# Planting aquarium plants...in pots



## windy (Feb 21, 2007)

I've had my 10g set up with live plants(anacharis, java fern, wendtii crypts) for about six months now and I absolutely love it - so do the fish. I would like to start adding some live plants to the 30g now but still keep my layout the way it is. Right now it is various fake plants in some decorative ceramic pots. Cheesy, but I like the look aside from the fake plants. Also, I'm not interested in changing out *all *the current gravel to something more plant-appropriate like teeny pebbles or soil or anything. 

What I would like are some suggestions(tips and experiences welcomed too) on low maintenance plants that wouldn't mind living in a pot. I would enjoy some crypts but I don't want them to feel cramped since they shoot out runners. I also like the look of the Willow Leaf Hygro as it's an easy, non-demanding plant from what I have read. But, I'm up for pretty much anything that won't require daily maintenance.

The tank info, nothing fancy:
_Residents_: 1 Clown Loach, several white cloud's and neons(~6 of each), 1 Gourami, 2 paletus cats.
_Lighting_: 17watt florescent - I assume I'll need to change this
_Filtration_: Penguin 200 biowheel and small corner sponge filter


----------



## mistergreen (Dec 9, 2006)

yeah, you can do it. Why not.. some people use an inch of potting soil/top soil in the pot as well then cover with gravel.. That'll give rooted plants a nice boost.

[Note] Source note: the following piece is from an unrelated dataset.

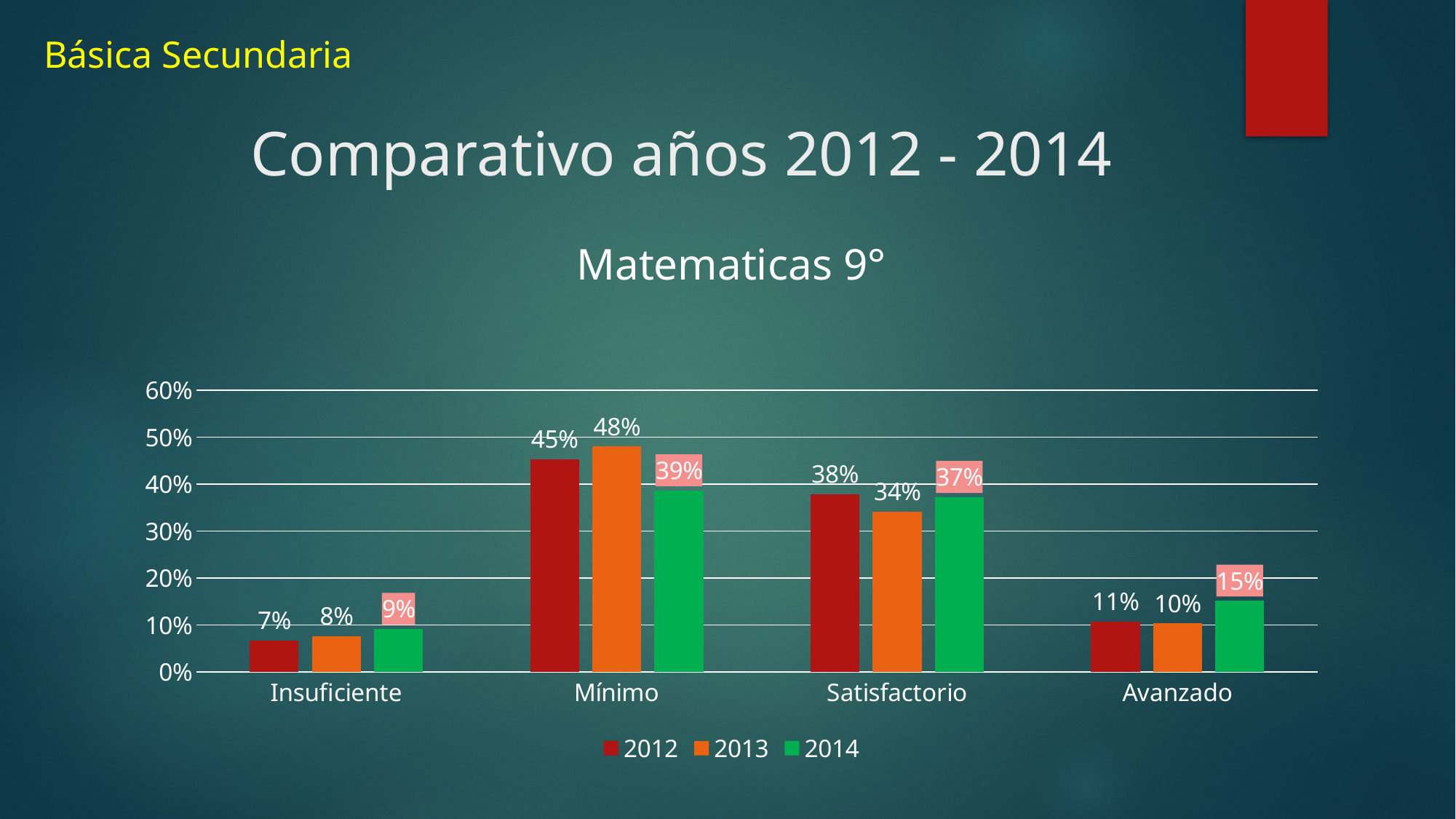
Is the value for 2014 in the Avanzado category greater or less than 20%? less Which category has the lowest value for 2012? Insuficiente How many categories are shown on the x axis? 4 How many series does the legend list? 3 What is the value for 2013 in the Avanzado category? 10% Which is larger in the Satisfactorio category, the 2012 value or the 2013 value? 2012 What is the value for 2014 in the Mínimo category? 39% What is the value for 2012 in the Satisfactorio category? 38% What is the title of the chart? Matematicas 9° Which category has the highest value for 2013? Mínimo What is the difference between the 2013 and 2014 values in the Mínimo category? 9% What kind of chart is shown on the slide? bar chart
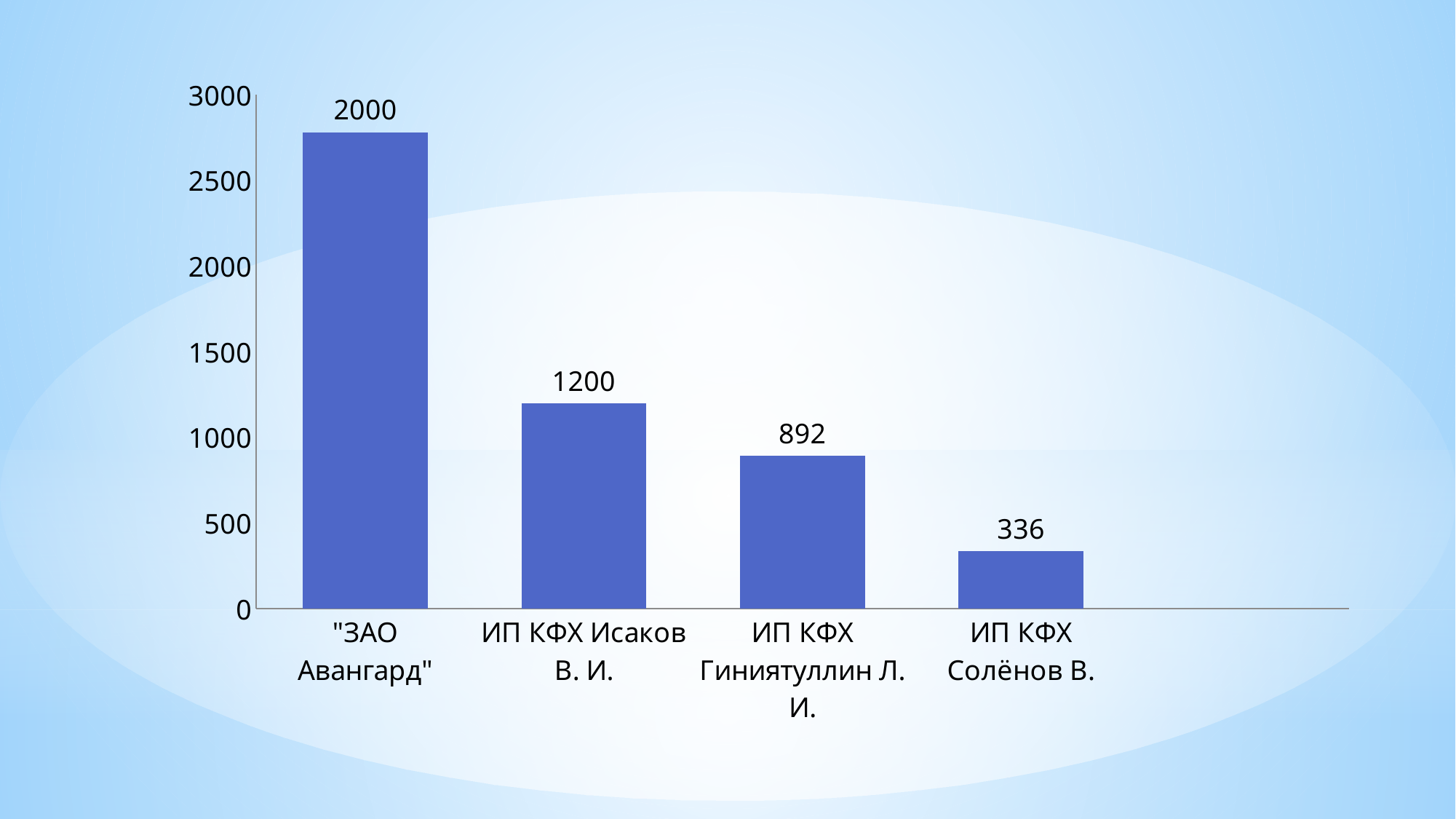
Which category has the lowest value? ИП КФХ Солёнов В. How many categories are shown on the chart? 4 What is the value for ИП КФХ Гиниятуллин Л. И.? 892 What kind of chart is shown on the slide? bar chart What is the difference between the values for ИП КФХ Гиниятуллин Л. И. and ИП КФХ Солёнов В.? 556 Is the value for ИП КФХ Солёнов В. greater or less than 500? less Which is larger, the value for ИП КФХ Исаков В. И. or the value for ИП КФХ Солёнов В.? ИП КФХ Исаков В. И. What is the difference between the values for ИП КФХ Исаков В. И. and ИП КФХ Гиниятуллин Л. И.? 308 What is the value for ИП КФХ Солёнов В.? 336 Which category has the highest value? "ЗАО Авангард" What is the value for ИП КФХ Исаков В. И.? 1200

Choose the soil wisely, no extra fertilizers & not a lot of wood chips/bits. Soil sometime become anaerobic. You can mix in sand or gravel into the soil to not make it so rich.


----------



## kzr750r1 (Jun 8, 2004)

Why not just use a aquarium plant substrate in the pots? Using potting soil for example can cause issues quickly if not treated with care. This method can keep swords and crypts from growing out of control as well.


----------



## windy (Feb 21, 2007)

kzr750r1 said:


> Why not just use a aquarium plant substrate in the pots? Using potting soil for example can cause issues quickly if not treated with care. This method can keep swords and crypts from growing out of control as well.


Thanks! I was thinking about mixing some EcoComplete with fine gravel in the ceramic pots, and topping that off with a few of the larger stones already in the tank to keep the Clown Loach and cats from dipping in and possibly stirring up the soil. Either that or, if I can find it, some Aquasoil topped with the current aquarium stones. Hopefully that won't be overkill.

I figured that if potted plants work in ponds, they ought to work in aquariums too  I just need to find out what plants would be best for that sort of living arrangement now


----------